═══ EXCERPTED RECORDS

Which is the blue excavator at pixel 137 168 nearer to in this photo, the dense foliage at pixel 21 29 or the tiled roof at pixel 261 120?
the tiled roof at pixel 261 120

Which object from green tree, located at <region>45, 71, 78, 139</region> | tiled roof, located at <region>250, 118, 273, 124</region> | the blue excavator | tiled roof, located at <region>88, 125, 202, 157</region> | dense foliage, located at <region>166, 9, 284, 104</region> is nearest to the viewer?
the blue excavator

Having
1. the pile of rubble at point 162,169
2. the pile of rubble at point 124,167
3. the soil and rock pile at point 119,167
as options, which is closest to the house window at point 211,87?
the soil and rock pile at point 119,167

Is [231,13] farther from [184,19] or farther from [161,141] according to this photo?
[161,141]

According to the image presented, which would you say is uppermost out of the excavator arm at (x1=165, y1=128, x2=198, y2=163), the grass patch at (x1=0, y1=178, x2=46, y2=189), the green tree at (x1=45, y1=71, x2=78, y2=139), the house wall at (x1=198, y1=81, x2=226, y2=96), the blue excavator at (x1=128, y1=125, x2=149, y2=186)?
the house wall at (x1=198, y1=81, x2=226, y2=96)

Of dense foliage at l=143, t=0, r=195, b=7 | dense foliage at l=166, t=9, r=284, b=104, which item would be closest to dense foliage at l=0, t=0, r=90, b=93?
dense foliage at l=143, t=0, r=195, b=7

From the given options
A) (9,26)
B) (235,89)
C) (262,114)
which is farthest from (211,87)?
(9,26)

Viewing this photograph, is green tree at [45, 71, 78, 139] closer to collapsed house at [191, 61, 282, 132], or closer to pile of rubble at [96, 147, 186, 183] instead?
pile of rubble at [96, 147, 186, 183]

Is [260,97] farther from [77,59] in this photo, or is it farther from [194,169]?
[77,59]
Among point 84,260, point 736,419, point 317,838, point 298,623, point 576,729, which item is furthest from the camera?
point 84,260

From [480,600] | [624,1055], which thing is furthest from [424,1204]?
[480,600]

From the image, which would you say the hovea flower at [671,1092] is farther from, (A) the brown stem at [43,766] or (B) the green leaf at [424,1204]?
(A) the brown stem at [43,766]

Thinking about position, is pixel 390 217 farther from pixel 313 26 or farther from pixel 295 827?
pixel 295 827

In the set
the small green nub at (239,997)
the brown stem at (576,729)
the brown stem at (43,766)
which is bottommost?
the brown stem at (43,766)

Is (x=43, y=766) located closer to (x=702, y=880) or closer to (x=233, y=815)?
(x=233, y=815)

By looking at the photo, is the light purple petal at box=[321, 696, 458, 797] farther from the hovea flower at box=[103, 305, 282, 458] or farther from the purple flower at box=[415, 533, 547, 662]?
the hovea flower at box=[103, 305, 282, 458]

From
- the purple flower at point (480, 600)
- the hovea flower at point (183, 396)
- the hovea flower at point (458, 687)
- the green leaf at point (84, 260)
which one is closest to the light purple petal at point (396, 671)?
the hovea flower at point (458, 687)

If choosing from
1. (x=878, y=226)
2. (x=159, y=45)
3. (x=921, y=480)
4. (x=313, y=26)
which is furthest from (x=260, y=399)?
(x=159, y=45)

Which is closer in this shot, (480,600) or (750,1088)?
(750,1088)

══════

• WHAT YOU SHOULD DO: Return each line of the records above exactly as it reads.

• RESPONSE FOR THIS EXERCISE:
Which is the blue excavator at pixel 137 168 nearer to in this photo, the dense foliage at pixel 21 29 or the tiled roof at pixel 261 120?
the tiled roof at pixel 261 120

Which object from green tree, located at <region>45, 71, 78, 139</region> | tiled roof, located at <region>250, 118, 273, 124</region> | the blue excavator | tiled roof, located at <region>88, 125, 202, 157</region> | dense foliage, located at <region>166, 9, 284, 104</region> is nearest to the viewer?
the blue excavator

Having
1. the pile of rubble at point 162,169
2. the pile of rubble at point 124,167
3. the soil and rock pile at point 119,167
as options, which is closest to the house window at point 211,87?
the soil and rock pile at point 119,167

Is [231,13] farther from [184,19] or farther from [161,141] according to this photo?
[161,141]

According to the image presented, which would you say is uppermost out of the excavator arm at (x1=165, y1=128, x2=198, y2=163), the grass patch at (x1=0, y1=178, x2=46, y2=189), the green tree at (x1=45, y1=71, x2=78, y2=139), the house wall at (x1=198, y1=81, x2=226, y2=96), the blue excavator at (x1=128, y1=125, x2=149, y2=186)?
the house wall at (x1=198, y1=81, x2=226, y2=96)

Of dense foliage at l=143, t=0, r=195, b=7 | dense foliage at l=166, t=9, r=284, b=104, which item would be closest to dense foliage at l=0, t=0, r=90, b=93?
dense foliage at l=143, t=0, r=195, b=7

From the given options
A) (9,26)
B) (235,89)
C) (262,114)
which is farthest from (211,87)?
(9,26)

Viewing this photograph, is green tree at [45, 71, 78, 139] closer to collapsed house at [191, 61, 282, 132], or closer to pile of rubble at [96, 147, 186, 183] instead?
pile of rubble at [96, 147, 186, 183]

Is [260,97] farther from [77,59] in this photo, or is it farther from [194,169]?
[77,59]
Among point 84,260, point 736,419, point 317,838, point 298,623, point 576,729, which item is furthest from the camera?
point 84,260

From [480,600] | [624,1055], which thing is furthest from [424,1204]?
[480,600]

From the image, which would you say the hovea flower at [671,1092] is farther from, (A) the brown stem at [43,766] or (B) the green leaf at [424,1204]?
(A) the brown stem at [43,766]

Thinking about position, is pixel 390 217 farther from pixel 313 26 or farther from pixel 295 827?
pixel 295 827

In the set
the small green nub at (239,997)
the brown stem at (576,729)
the brown stem at (43,766)
which is bottommost?
the brown stem at (43,766)

Is (x=43, y=766) located closer to (x=702, y=880) or closer to (x=233, y=815)?
(x=233, y=815)

By looking at the photo, is the light purple petal at box=[321, 696, 458, 797] farther from the hovea flower at box=[103, 305, 282, 458] or farther from the purple flower at box=[415, 533, 547, 662]?
the hovea flower at box=[103, 305, 282, 458]

From
- the purple flower at point (480, 600)
- the hovea flower at point (183, 396)
- the hovea flower at point (458, 687)
- the green leaf at point (84, 260)
which one is closest to the light purple petal at point (396, 671)?
the hovea flower at point (458, 687)

If choosing from
1. (x=878, y=226)
2. (x=159, y=45)
3. (x=921, y=480)
4. (x=313, y=26)
which is furthest from (x=260, y=399)?
(x=159, y=45)

Which is closer in this shot, (480,600) or (750,1088)?
(750,1088)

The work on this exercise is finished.